Making a pencil-necked little weasel

Since I know you like process shots, I took pictures the other day when I was hastily constructing the pencil-necked little weasel.  For those who missed the whole thing, a politician in Minnesota called multiple-award winning author Neil Gaiman a pencil-necked little weasel, accused him of being a thief and said that he hated him. It was very grade-school. But it prompted lots of joking about pencil-necked little weasels. Paul Cornell suggest that I should make one. It didn’t take much to make me head down to the basement. I started with a rough side view on paper to get the scale right.

Then I wadded up a ball of tinfoil around a pencil for the head. Note: I’m taking a billion shortcuts making this.

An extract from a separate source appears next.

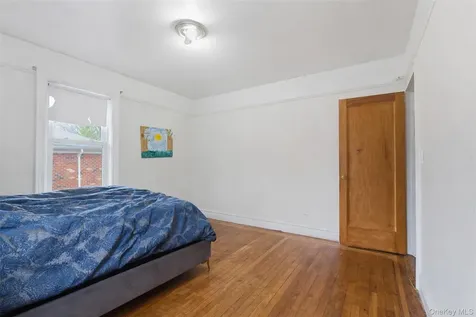 128 Parkway N Yonkers NY 10704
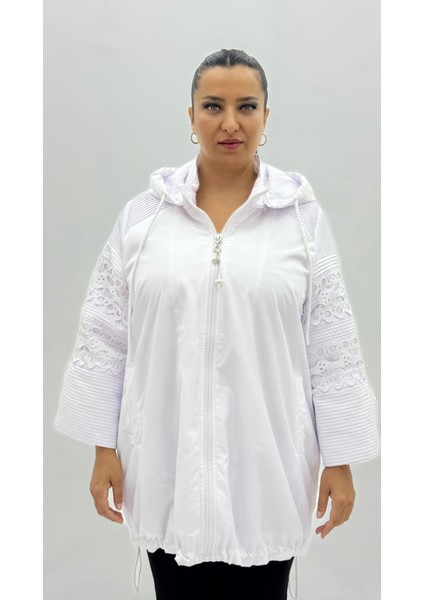 Büyük Beden Kapüşonlu Dantel Detaylı Kadın Ince Yağmurluk Rüzgarlık Mont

I used plumber’s epoxy to build up eyes and a basic face structure.  The pencil that is sticking out of the tinfoil will eventually become the pencil-necked little weasel’s nose. After this photo, I went back and added a more defined snout.  Once the epoxy was set, I painted the eyes with black acrylic and a gloss gel medium.

I rolled a tube of fur from a scrap of white fake fur I had in the basement and whip-stitched the back onto it.

Weasels, just so you know, are basically a tube of fur with a head and tiny little legs.

I considered glue, because I was building fast, but decided not to cheat that much because it would have made the tube too stiff.  I did glue fur to the head, however, because that wasn’t going to require any flexibility.

This is the head in the pre-trimmed state, and looks like a giant ball of fuzz, with an eraser sticking out of it.

Here I’m double-checking the length of the neck pencil against the drawing. It’s just glued into the fur at top and bottom, which gives a little bit of flexibility.

If I were building this for real, I would have built a slightly more robust neck joint.

The legs are just fur and hot glue for structure. Neat trick: you can use hotglue to deliberately stiffen fabric or leather by flooding an area with glue and then molding it into shape as it cools.  Makes great noses that way.

And here’s the finished pencil-necked little weasel, complete with eraser nose and pencil tail.

This was a fun thing to make.

If I’d planned for this to be a puppet, I would have put a control rod on the thing somewhere. The smart thing to do would have been to run the snout pencil all the way out the back of the head and use that as a control.

Ah well. It’s a cute toy and was a great deal of fun to make.

Also, it justified those scraps of fur I’ve been keeping in our storage locker.